Nel complesso, le rilevazioni condotte senza far riscontrare differenze di rilievo nei risultati nel 2006 e nel 2008 rimandano ad una realtà sostanzialmente non conflittuale nei rapporti tra le diverse componenti linguistiche della regione, con un atteggiamento diffuso di apertura nei confronti del rispettivo vicino, nonostante l’inevitabile permanere di pregiudizi da parte di una minoranza. Secondariamente, i dati statistici raccolti ed elaborati da Paolo Segatti e dal suo team confermano quanto sia ingannevole la percezione di “italiani” e “sloveni” come blocchi contrapposti, definiti in primo luogo sulla base dell’appartenenza etnica. In realtà, l’uso linguistico va correlato con diversi altri indicatori ed anche all’interno dei milieu politici gli atteggiamenti nei confronti dei concittadini di madre lingua diversa dalla propria risultano quanto mai variegati.

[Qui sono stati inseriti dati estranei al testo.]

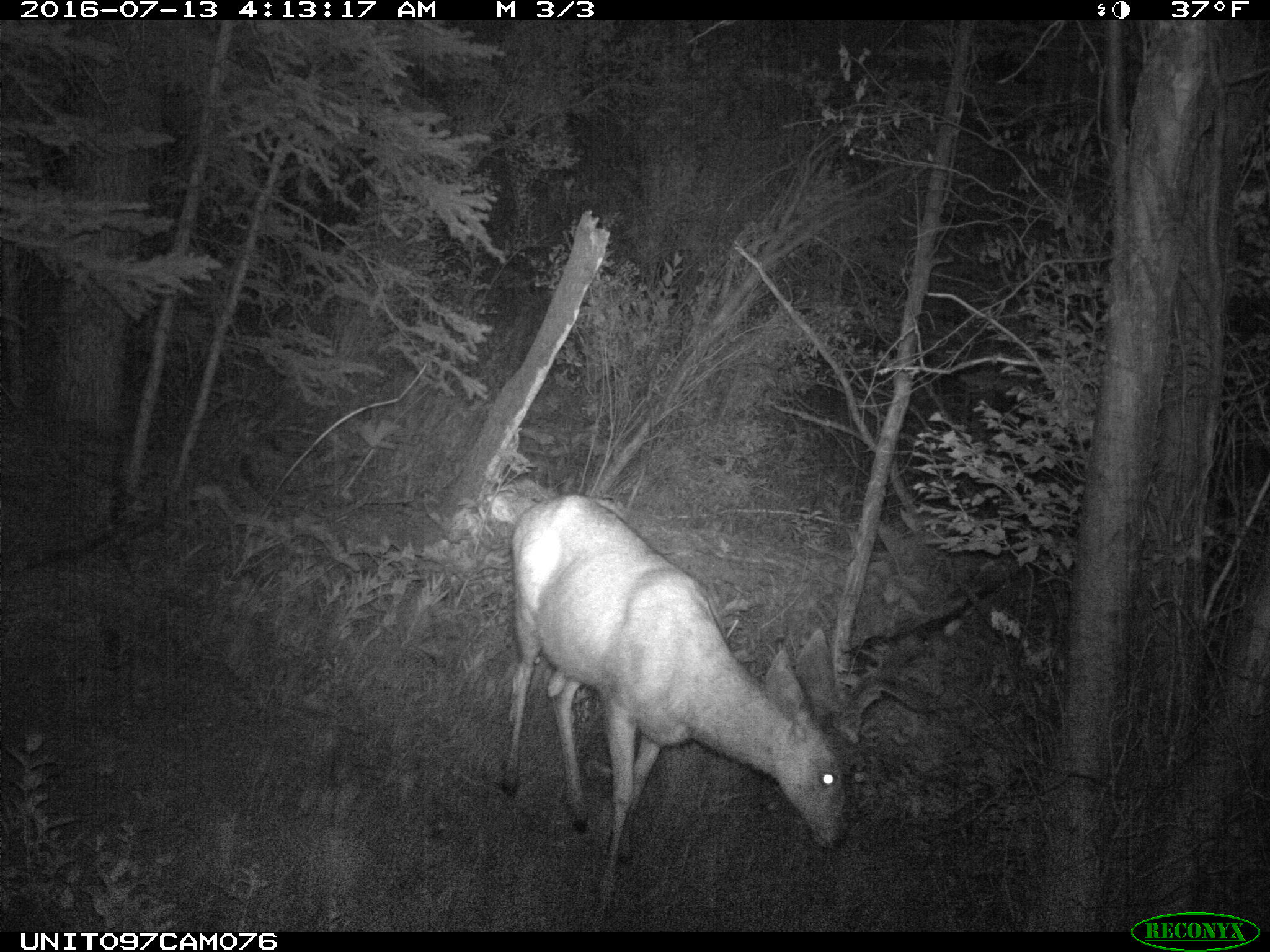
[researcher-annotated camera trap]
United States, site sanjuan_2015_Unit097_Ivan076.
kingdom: Animalia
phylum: Chordata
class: Mammalia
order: Artiodactyla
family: Cervidae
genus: Odocoileus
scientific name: Odocoileus hemionus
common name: mule deer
Odocoileus hemionus (mule deer).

Una contestualizzazione definitiva di tali risultati si presenta alquanto difficile, dato che mancano sondaggi analoghi per il periodo antecedente al 2006. Non è quindi possibile ricostruire tempi e modi di questo processo di avvicinamento e integrazione, ma solo fotografarne il temporaneo punto di arrivo. Resta aperto il problema di come tale processo si sia svolto e quali ne siano stati i fattori determinanti (passaggio alla democrazia in Italia, istituzione della Regione autonoma, definizione del confine nel 1954 e nel 1975, dissoluzione della Jugoslavia, transizione democratica in Slovenia, ingresso della Slovenia nell’Unione Europea, accesso nello spazio di Schengen).
In ogni caso, non si può non concordare con Paolo Segatti, quando al termine dell’esposizione di questi risultati commenta che il mondo dei cittadini e quello della politica sembrano due mondi diversi e non comunicanti. Tale dato di fatto si riflette per esempio nelle risposte alla domanda sulle cause del conflitto tra italiani e sloveni, identificate, a destra e a sinistra, nel Friuli Venezia Giulia e nella zona confinaria slovena, da intervistati con un basso e con un alto livello di pregiudizio nei “politici italiani e sloveni che alimentano il contrasto per prendere qualche voto”.

Sul campione complessivo tale risposta è fornita dal 75,6 per cento degli intervistati. Solo il 15,9 per cento ritiene invece che i contrasti tra i due gruppi siano tuttora profondi anche sul piano personale. I cittadini intervistati presentano, nel complesso, un atteggiamento sorprendentemente pragmatico e aperto nei confronti delle nuove prospettive apertesi con l’allargamento dell’Europa ad est che non trova corrispondente riscontro tra i politici dell’area frontaliera.

Anche il tema così frequentemente (e talora ossessivamente)agitato delle memorie divise e conflittuali non pare incidere in modo particolare sull’atteggiamento della maggioranza degli abitanti del Friuli-Venezia Giulia, né pare influenzarne in maniera determinante la percezione dell’”altro” gruppo linguistico. Sembrerebbe quindi che tradizionali temi di agitazione di matrice nazionalista (slovena e italiana) riescano a mobilitare solo una minoranza del proprio gruppo di riferimento e che le scelte di carattere politico e i comportamenti elettorali dei singoli avvengano anche nella nostra regione in larga misura per motivi che esulano ormai dalla problematica nazionale.
“Euroregion Identity” potrebbe quindi offrire ai politici di qua e di là del confine più di un motivo di riflessione, stimolando l’elaborazione di nuove strategie retorico-discorsive maggiormente in sintonia con le aspettative e le sensibilità attuali del proprio elettorato.